Awarded a Fourth Star
Having failed to reach General Tanai by telephone, General Watanjar had ordered a sarandoi battalion, backed by secret police troops, to intercept the army's 15th Tank Brigade, dispatched by General Tanai to attack the palace from its base near the infamous Pul-i-Charki prison, 10 miles to the east.
General Watanjar's reward was a fourth star, and a radio speech by Mr. Najibullah within two hours naming him the new Defense Minister. General Watanjar followed with a radio address of his own ordering the army to seize General Tanai ''dead or alive.'' Now General Watanjar is installed in the Darulaman Palace, a floor below General Tanai's office, which was destroyed by tank fire in the coup attempt.

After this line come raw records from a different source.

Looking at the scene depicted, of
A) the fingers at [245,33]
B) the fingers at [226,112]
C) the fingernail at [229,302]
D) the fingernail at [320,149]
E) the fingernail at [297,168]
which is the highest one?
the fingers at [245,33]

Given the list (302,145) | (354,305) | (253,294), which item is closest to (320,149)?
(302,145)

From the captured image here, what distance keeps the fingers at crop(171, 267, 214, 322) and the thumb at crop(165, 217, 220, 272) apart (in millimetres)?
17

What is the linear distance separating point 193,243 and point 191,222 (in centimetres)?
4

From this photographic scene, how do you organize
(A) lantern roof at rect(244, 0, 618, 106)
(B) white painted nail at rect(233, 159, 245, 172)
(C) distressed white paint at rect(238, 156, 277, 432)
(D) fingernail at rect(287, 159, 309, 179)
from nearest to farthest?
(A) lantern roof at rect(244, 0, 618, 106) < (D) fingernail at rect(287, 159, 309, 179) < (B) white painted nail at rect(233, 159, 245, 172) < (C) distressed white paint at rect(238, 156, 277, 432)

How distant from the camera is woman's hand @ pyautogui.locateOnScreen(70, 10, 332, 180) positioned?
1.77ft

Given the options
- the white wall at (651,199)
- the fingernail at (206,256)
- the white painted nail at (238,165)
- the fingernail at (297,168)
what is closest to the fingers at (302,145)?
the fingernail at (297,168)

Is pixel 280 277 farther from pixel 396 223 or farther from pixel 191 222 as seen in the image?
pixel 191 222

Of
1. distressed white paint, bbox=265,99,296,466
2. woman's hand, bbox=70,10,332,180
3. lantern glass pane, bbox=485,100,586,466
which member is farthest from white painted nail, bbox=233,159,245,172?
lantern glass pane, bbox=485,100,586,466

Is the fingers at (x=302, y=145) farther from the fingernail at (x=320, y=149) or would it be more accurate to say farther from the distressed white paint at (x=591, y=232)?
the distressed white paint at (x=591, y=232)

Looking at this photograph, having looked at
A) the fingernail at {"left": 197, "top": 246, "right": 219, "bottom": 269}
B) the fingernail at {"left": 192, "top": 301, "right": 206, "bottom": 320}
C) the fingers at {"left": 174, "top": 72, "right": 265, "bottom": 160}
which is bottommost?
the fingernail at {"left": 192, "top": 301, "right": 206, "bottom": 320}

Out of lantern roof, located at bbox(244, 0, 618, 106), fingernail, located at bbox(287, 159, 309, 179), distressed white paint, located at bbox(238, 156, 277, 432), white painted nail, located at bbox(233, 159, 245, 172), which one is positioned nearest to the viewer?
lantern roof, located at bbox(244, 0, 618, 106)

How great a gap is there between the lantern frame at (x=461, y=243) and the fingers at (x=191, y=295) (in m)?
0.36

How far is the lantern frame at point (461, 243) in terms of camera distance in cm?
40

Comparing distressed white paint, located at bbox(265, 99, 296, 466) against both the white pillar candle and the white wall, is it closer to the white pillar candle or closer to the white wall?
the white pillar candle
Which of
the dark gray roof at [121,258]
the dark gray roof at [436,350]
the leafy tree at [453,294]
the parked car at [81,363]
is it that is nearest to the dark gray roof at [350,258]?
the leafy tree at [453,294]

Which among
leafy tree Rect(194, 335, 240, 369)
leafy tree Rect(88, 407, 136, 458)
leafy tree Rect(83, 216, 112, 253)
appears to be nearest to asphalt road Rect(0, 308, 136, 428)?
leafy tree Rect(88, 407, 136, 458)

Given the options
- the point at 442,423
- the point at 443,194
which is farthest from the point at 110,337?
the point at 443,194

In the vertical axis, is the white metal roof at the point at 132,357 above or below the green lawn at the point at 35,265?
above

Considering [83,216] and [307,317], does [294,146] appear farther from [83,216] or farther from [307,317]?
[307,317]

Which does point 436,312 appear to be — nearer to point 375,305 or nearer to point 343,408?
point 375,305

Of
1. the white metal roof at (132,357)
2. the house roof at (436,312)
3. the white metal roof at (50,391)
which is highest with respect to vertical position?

Although aides had prepared scripted answers for an interview, the general, who is 44 years old, needed no prompting on the issue that all visitors have pressed since his promotion - whether he has any inclination to challenge Mr. Najibullah.
''I would not even think of joining such diabolical plots,'' he said, his voice betraying an edge of anger. ''I joined the revolution to deliver my people from poverty and misery, not to throw in my lot with a handful of traitors. Tanai was an ambitious and selfish man, without any conscience, and his fate is that of traitors everywhere, the bitterness of exile and disgrace.''
Feuds Are Shunned
Since General Tanai's 24-hour coup attempt ended with his fleeing by helicopter to Pakistan, diplomats have made a fresh assessment of General Watanjar.
Although a Khalqi, the diplomats say, he is a professional military man who has survived - as armed forces Chief of Staff, Interior Minister twice, Communications Minister and as Defense Minister once before - because he has shunned involvement in the ethnic, personal and ideological feuds that have torn the ruling party.
General Watanjar put it more simply. Distinctions between Khalqis and Parchamis, their traditional party rivals, are, he said, ''invalid and irrelevant,'' apparently because revolutionaries with their backs to the wall cannot afford feuds, and because Mr. Najibullah has thrown ideology overboard anyway in his pleas to the guerrillas for peace.
On other issues, much of General Watanjar's script sounded like articles from The Kabul Times, a starchy Government newspaper. ''The armed forces of the republic of Afghanistan have been inflicting telling blows on the warmongers at Khost and in other parts of the country,'' he said, referring to the Muslim rebels.
Gains by the Armed Forces
Despite such stiff formulas, diplomats say the Kabul forces have, in fact, performed better since the coup attempt, making gains outside Jalalabad, the strategic city east of Kabul, and holding off a major rebel offensive at Khost, General Tanai's hometown. And the diplomats say that General Watanjar may be a more effective commander than General Tanai, a 36-year-old paratroop officer.
Educated at a military academy in Kabul, then trained by Soviet tank specialists, General Watanjar gave his hobby as ''reading history,'' not something usually thought of as a preoccupation of the Kabul elite.
Along with his other concerns, General Watanjar has had the distraction lately of working to the thump of hammers and the grinding of drills. The Darulaman Palace, built in 1923 to house the country's first Parliament, has been a ruined shell since the coup attempt, its roofs and walls punctured by shellfire, its corridors dank with rainwater. Artisans clamber atop wooden scaffolds, repairing friezes and architraves.
In what served as General Tanai's office, still decorated with an oil painting of a Soviet infantryman making a night attack through heavy snow, an old man was applying gold leaf to freshly plastered moldings in preparation for General Watanjar's moving in, perhaps silently wishful that the office's new occupant will not put his craftsman's skills at hazard by making a new grab for Mr. Najibullah's power.